- [Quoted passage]
——
I had decided (in the last post) that the model I was using couldn’t be right for several reasons in spite of some promising sim results. But upon thinking about it, I realized I was a little too hasty–I discovered a way that a potential (scalar) function could work in accelerating a twist ring in spite of the orientation problem and the curvature problem.    This is an important question because it gets at the heart of why a particle would move due to EM fields.  Conventional theory just asserts the Lorentz force laws, and this works under all relativistic situations.  Conventional theory also says that the electron is an immeasurably small particle.  I have worked out that the twist field particle, which would not be immeasurably small, shows that as it is accelerated relativistically, it stretches to approach the behavior of a linear twist–asymptotically approaching radius size zero.  My hypothesis is that scattering experiments make the electron appear to be infinitely small because of this stretching.  I do have to admit that this experimental result is the chief reason why other physicists discount any electron theories that require non-point like models.

Anyway, back to the sim conclusions–I’ve been trying to create a hypothesis as to why it moves as it does with the twist field theory, and created my simulation environment to test the hypothesis.  I needed to know how a particle knows which way to move when there is one or more nearby sources, and I need it to work right regardless of relativistic behavior.
——
Source records
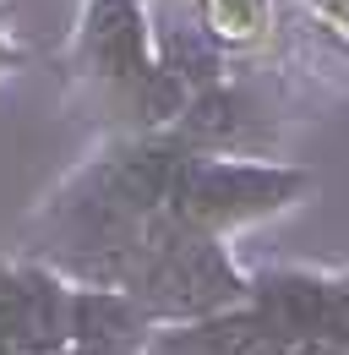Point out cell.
Here are the masks:
<instances>
[{"mask_svg":"<svg viewBox=\"0 0 349 355\" xmlns=\"http://www.w3.org/2000/svg\"><path fill=\"white\" fill-rule=\"evenodd\" d=\"M82 66L87 77L104 83H136L147 71L142 60V17L131 0H87V22H82Z\"/></svg>","mask_w":349,"mask_h":355,"instance_id":"cell-1","label":"cell"},{"mask_svg":"<svg viewBox=\"0 0 349 355\" xmlns=\"http://www.w3.org/2000/svg\"><path fill=\"white\" fill-rule=\"evenodd\" d=\"M208 17L224 39H251L262 28V0H208Z\"/></svg>","mask_w":349,"mask_h":355,"instance_id":"cell-2","label":"cell"},{"mask_svg":"<svg viewBox=\"0 0 349 355\" xmlns=\"http://www.w3.org/2000/svg\"><path fill=\"white\" fill-rule=\"evenodd\" d=\"M11 60H17V49L6 44V33H0V71H6V66H11Z\"/></svg>","mask_w":349,"mask_h":355,"instance_id":"cell-3","label":"cell"}]
</instances>
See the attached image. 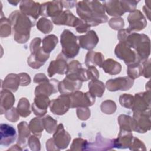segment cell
<instances>
[{
	"instance_id": "6da1fadb",
	"label": "cell",
	"mask_w": 151,
	"mask_h": 151,
	"mask_svg": "<svg viewBox=\"0 0 151 151\" xmlns=\"http://www.w3.org/2000/svg\"><path fill=\"white\" fill-rule=\"evenodd\" d=\"M79 2L77 5L78 15L90 26H96L100 23L107 21V17L104 15V8L99 2Z\"/></svg>"
},
{
	"instance_id": "7a4b0ae2",
	"label": "cell",
	"mask_w": 151,
	"mask_h": 151,
	"mask_svg": "<svg viewBox=\"0 0 151 151\" xmlns=\"http://www.w3.org/2000/svg\"><path fill=\"white\" fill-rule=\"evenodd\" d=\"M9 19L15 41L18 43L25 42L29 39L31 27L34 26L32 21L25 14L18 11L12 12Z\"/></svg>"
},
{
	"instance_id": "3957f363",
	"label": "cell",
	"mask_w": 151,
	"mask_h": 151,
	"mask_svg": "<svg viewBox=\"0 0 151 151\" xmlns=\"http://www.w3.org/2000/svg\"><path fill=\"white\" fill-rule=\"evenodd\" d=\"M41 39L36 38L31 41L30 48L31 55L28 59V64L34 68H40L49 58V54L46 53L42 48L40 47Z\"/></svg>"
},
{
	"instance_id": "277c9868",
	"label": "cell",
	"mask_w": 151,
	"mask_h": 151,
	"mask_svg": "<svg viewBox=\"0 0 151 151\" xmlns=\"http://www.w3.org/2000/svg\"><path fill=\"white\" fill-rule=\"evenodd\" d=\"M77 39V37L67 29H65L61 35L62 52L68 58H73L78 53L79 45Z\"/></svg>"
},
{
	"instance_id": "5b68a950",
	"label": "cell",
	"mask_w": 151,
	"mask_h": 151,
	"mask_svg": "<svg viewBox=\"0 0 151 151\" xmlns=\"http://www.w3.org/2000/svg\"><path fill=\"white\" fill-rule=\"evenodd\" d=\"M70 107L78 106L86 107L91 106L95 101V97L92 96L90 92L83 93L76 91L70 95Z\"/></svg>"
},
{
	"instance_id": "8992f818",
	"label": "cell",
	"mask_w": 151,
	"mask_h": 151,
	"mask_svg": "<svg viewBox=\"0 0 151 151\" xmlns=\"http://www.w3.org/2000/svg\"><path fill=\"white\" fill-rule=\"evenodd\" d=\"M115 54L118 58L124 60L126 64L134 62L136 59L137 60H139V57H136L134 52L131 50L130 47L123 41H121L116 46Z\"/></svg>"
},
{
	"instance_id": "52a82bcc",
	"label": "cell",
	"mask_w": 151,
	"mask_h": 151,
	"mask_svg": "<svg viewBox=\"0 0 151 151\" xmlns=\"http://www.w3.org/2000/svg\"><path fill=\"white\" fill-rule=\"evenodd\" d=\"M70 107V99L68 94H62L51 101L50 103V110L55 114L61 115L67 112Z\"/></svg>"
},
{
	"instance_id": "ba28073f",
	"label": "cell",
	"mask_w": 151,
	"mask_h": 151,
	"mask_svg": "<svg viewBox=\"0 0 151 151\" xmlns=\"http://www.w3.org/2000/svg\"><path fill=\"white\" fill-rule=\"evenodd\" d=\"M0 130V144L1 146H8L15 140L17 133L15 129L12 126L5 123H1Z\"/></svg>"
},
{
	"instance_id": "9c48e42d",
	"label": "cell",
	"mask_w": 151,
	"mask_h": 151,
	"mask_svg": "<svg viewBox=\"0 0 151 151\" xmlns=\"http://www.w3.org/2000/svg\"><path fill=\"white\" fill-rule=\"evenodd\" d=\"M133 84V80L127 77H119L111 79L106 82V86L109 90L113 91L116 90H127Z\"/></svg>"
},
{
	"instance_id": "30bf717a",
	"label": "cell",
	"mask_w": 151,
	"mask_h": 151,
	"mask_svg": "<svg viewBox=\"0 0 151 151\" xmlns=\"http://www.w3.org/2000/svg\"><path fill=\"white\" fill-rule=\"evenodd\" d=\"M53 139H52L54 144L55 145L57 148L59 149H64L67 147L70 140V136L69 134L64 129L62 124H60L54 134Z\"/></svg>"
},
{
	"instance_id": "8fae6325",
	"label": "cell",
	"mask_w": 151,
	"mask_h": 151,
	"mask_svg": "<svg viewBox=\"0 0 151 151\" xmlns=\"http://www.w3.org/2000/svg\"><path fill=\"white\" fill-rule=\"evenodd\" d=\"M50 104L47 96L43 94L37 95L32 105V110L35 115L42 116L47 112V109Z\"/></svg>"
},
{
	"instance_id": "7c38bea8",
	"label": "cell",
	"mask_w": 151,
	"mask_h": 151,
	"mask_svg": "<svg viewBox=\"0 0 151 151\" xmlns=\"http://www.w3.org/2000/svg\"><path fill=\"white\" fill-rule=\"evenodd\" d=\"M77 38L79 41L80 47L87 50L94 48L99 41L97 35L94 31H90L85 35L78 36Z\"/></svg>"
},
{
	"instance_id": "4fadbf2b",
	"label": "cell",
	"mask_w": 151,
	"mask_h": 151,
	"mask_svg": "<svg viewBox=\"0 0 151 151\" xmlns=\"http://www.w3.org/2000/svg\"><path fill=\"white\" fill-rule=\"evenodd\" d=\"M58 81L57 80L52 79L50 81L48 80L44 84H40L35 88V95L43 94L46 96H50L51 94L57 92V87H58Z\"/></svg>"
},
{
	"instance_id": "5bb4252c",
	"label": "cell",
	"mask_w": 151,
	"mask_h": 151,
	"mask_svg": "<svg viewBox=\"0 0 151 151\" xmlns=\"http://www.w3.org/2000/svg\"><path fill=\"white\" fill-rule=\"evenodd\" d=\"M67 67L66 61L63 60V58H60V57L58 55L57 60L56 61H52L51 62L49 65V68L48 69V75L50 77H52L55 73L60 74L66 73Z\"/></svg>"
},
{
	"instance_id": "9a60e30c",
	"label": "cell",
	"mask_w": 151,
	"mask_h": 151,
	"mask_svg": "<svg viewBox=\"0 0 151 151\" xmlns=\"http://www.w3.org/2000/svg\"><path fill=\"white\" fill-rule=\"evenodd\" d=\"M15 102V97L6 89L1 91V114H2L9 109H11Z\"/></svg>"
},
{
	"instance_id": "2e32d148",
	"label": "cell",
	"mask_w": 151,
	"mask_h": 151,
	"mask_svg": "<svg viewBox=\"0 0 151 151\" xmlns=\"http://www.w3.org/2000/svg\"><path fill=\"white\" fill-rule=\"evenodd\" d=\"M19 84V76L15 74H9L5 78L2 84V88L15 92Z\"/></svg>"
},
{
	"instance_id": "e0dca14e",
	"label": "cell",
	"mask_w": 151,
	"mask_h": 151,
	"mask_svg": "<svg viewBox=\"0 0 151 151\" xmlns=\"http://www.w3.org/2000/svg\"><path fill=\"white\" fill-rule=\"evenodd\" d=\"M20 9L23 14L28 15H30L36 19L39 16V12L33 10H40L39 4L34 2H32V4H29V1H22L20 5Z\"/></svg>"
},
{
	"instance_id": "ac0fdd59",
	"label": "cell",
	"mask_w": 151,
	"mask_h": 151,
	"mask_svg": "<svg viewBox=\"0 0 151 151\" xmlns=\"http://www.w3.org/2000/svg\"><path fill=\"white\" fill-rule=\"evenodd\" d=\"M19 136L17 143L21 146H25L27 143L28 137L29 135V130L26 122H21L18 124Z\"/></svg>"
},
{
	"instance_id": "d6986e66",
	"label": "cell",
	"mask_w": 151,
	"mask_h": 151,
	"mask_svg": "<svg viewBox=\"0 0 151 151\" xmlns=\"http://www.w3.org/2000/svg\"><path fill=\"white\" fill-rule=\"evenodd\" d=\"M103 61V55L99 52H94V51H89L86 57V64L87 67L92 66V65H99L101 67Z\"/></svg>"
},
{
	"instance_id": "ffe728a7",
	"label": "cell",
	"mask_w": 151,
	"mask_h": 151,
	"mask_svg": "<svg viewBox=\"0 0 151 151\" xmlns=\"http://www.w3.org/2000/svg\"><path fill=\"white\" fill-rule=\"evenodd\" d=\"M102 66L104 71L110 74H118L121 70L120 64L112 59H108L105 61Z\"/></svg>"
},
{
	"instance_id": "44dd1931",
	"label": "cell",
	"mask_w": 151,
	"mask_h": 151,
	"mask_svg": "<svg viewBox=\"0 0 151 151\" xmlns=\"http://www.w3.org/2000/svg\"><path fill=\"white\" fill-rule=\"evenodd\" d=\"M90 94L94 97H101L104 91V84L99 80H93L88 84Z\"/></svg>"
},
{
	"instance_id": "7402d4cb",
	"label": "cell",
	"mask_w": 151,
	"mask_h": 151,
	"mask_svg": "<svg viewBox=\"0 0 151 151\" xmlns=\"http://www.w3.org/2000/svg\"><path fill=\"white\" fill-rule=\"evenodd\" d=\"M58 42V38L54 35H49L42 40V49L45 52L49 54Z\"/></svg>"
},
{
	"instance_id": "603a6c76",
	"label": "cell",
	"mask_w": 151,
	"mask_h": 151,
	"mask_svg": "<svg viewBox=\"0 0 151 151\" xmlns=\"http://www.w3.org/2000/svg\"><path fill=\"white\" fill-rule=\"evenodd\" d=\"M43 124L44 123L42 119L35 117V119L31 120L29 126L32 133H34L35 135L40 137L41 136V132L43 130V127H44Z\"/></svg>"
},
{
	"instance_id": "cb8c5ba5",
	"label": "cell",
	"mask_w": 151,
	"mask_h": 151,
	"mask_svg": "<svg viewBox=\"0 0 151 151\" xmlns=\"http://www.w3.org/2000/svg\"><path fill=\"white\" fill-rule=\"evenodd\" d=\"M29 103L26 98H21L17 106V111L22 117H27L31 113L29 110Z\"/></svg>"
},
{
	"instance_id": "d4e9b609",
	"label": "cell",
	"mask_w": 151,
	"mask_h": 151,
	"mask_svg": "<svg viewBox=\"0 0 151 151\" xmlns=\"http://www.w3.org/2000/svg\"><path fill=\"white\" fill-rule=\"evenodd\" d=\"M11 21L5 17L1 18L0 33L1 37H6L11 34Z\"/></svg>"
},
{
	"instance_id": "484cf974",
	"label": "cell",
	"mask_w": 151,
	"mask_h": 151,
	"mask_svg": "<svg viewBox=\"0 0 151 151\" xmlns=\"http://www.w3.org/2000/svg\"><path fill=\"white\" fill-rule=\"evenodd\" d=\"M52 27L51 22L45 18H41L37 22L38 29L45 34L50 32L52 29Z\"/></svg>"
},
{
	"instance_id": "4316f807",
	"label": "cell",
	"mask_w": 151,
	"mask_h": 151,
	"mask_svg": "<svg viewBox=\"0 0 151 151\" xmlns=\"http://www.w3.org/2000/svg\"><path fill=\"white\" fill-rule=\"evenodd\" d=\"M42 120L44 126L48 133H51L55 130L57 123L56 120L52 119L50 116H45L44 119H42Z\"/></svg>"
},
{
	"instance_id": "83f0119b",
	"label": "cell",
	"mask_w": 151,
	"mask_h": 151,
	"mask_svg": "<svg viewBox=\"0 0 151 151\" xmlns=\"http://www.w3.org/2000/svg\"><path fill=\"white\" fill-rule=\"evenodd\" d=\"M88 146V143L87 140H84L82 139L77 138L73 140L71 145V149L72 150H86Z\"/></svg>"
},
{
	"instance_id": "f1b7e54d",
	"label": "cell",
	"mask_w": 151,
	"mask_h": 151,
	"mask_svg": "<svg viewBox=\"0 0 151 151\" xmlns=\"http://www.w3.org/2000/svg\"><path fill=\"white\" fill-rule=\"evenodd\" d=\"M5 117L6 119L11 122H16L19 119L18 114L15 108L12 107L9 111L5 112Z\"/></svg>"
},
{
	"instance_id": "f546056e",
	"label": "cell",
	"mask_w": 151,
	"mask_h": 151,
	"mask_svg": "<svg viewBox=\"0 0 151 151\" xmlns=\"http://www.w3.org/2000/svg\"><path fill=\"white\" fill-rule=\"evenodd\" d=\"M28 143L31 150H40V143L39 142L38 139L35 137V136H31V137L29 139Z\"/></svg>"
},
{
	"instance_id": "4dcf8cb0",
	"label": "cell",
	"mask_w": 151,
	"mask_h": 151,
	"mask_svg": "<svg viewBox=\"0 0 151 151\" xmlns=\"http://www.w3.org/2000/svg\"><path fill=\"white\" fill-rule=\"evenodd\" d=\"M88 67H89L88 70H87L88 79H91L93 80L97 79L99 76L97 70L94 67H93V66H90Z\"/></svg>"
}]
</instances>
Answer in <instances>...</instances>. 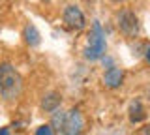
——
- [Work to do] Return, word for word, the part of the twist field post above that opens with the words containing "Anyway, back to" and closes with "of relativistic behavior.".

- [Result of this exercise]
Anyway, back to the sim conclusions–I’ve been trying to create a hypothesis as to why it moves as it does with the twist field theory, and created my simulation environment to test the hypothesis.  I needed to know how a particle knows which way to move when there is one or more nearby sources, and I need it to work right regardless of relativistic behavior.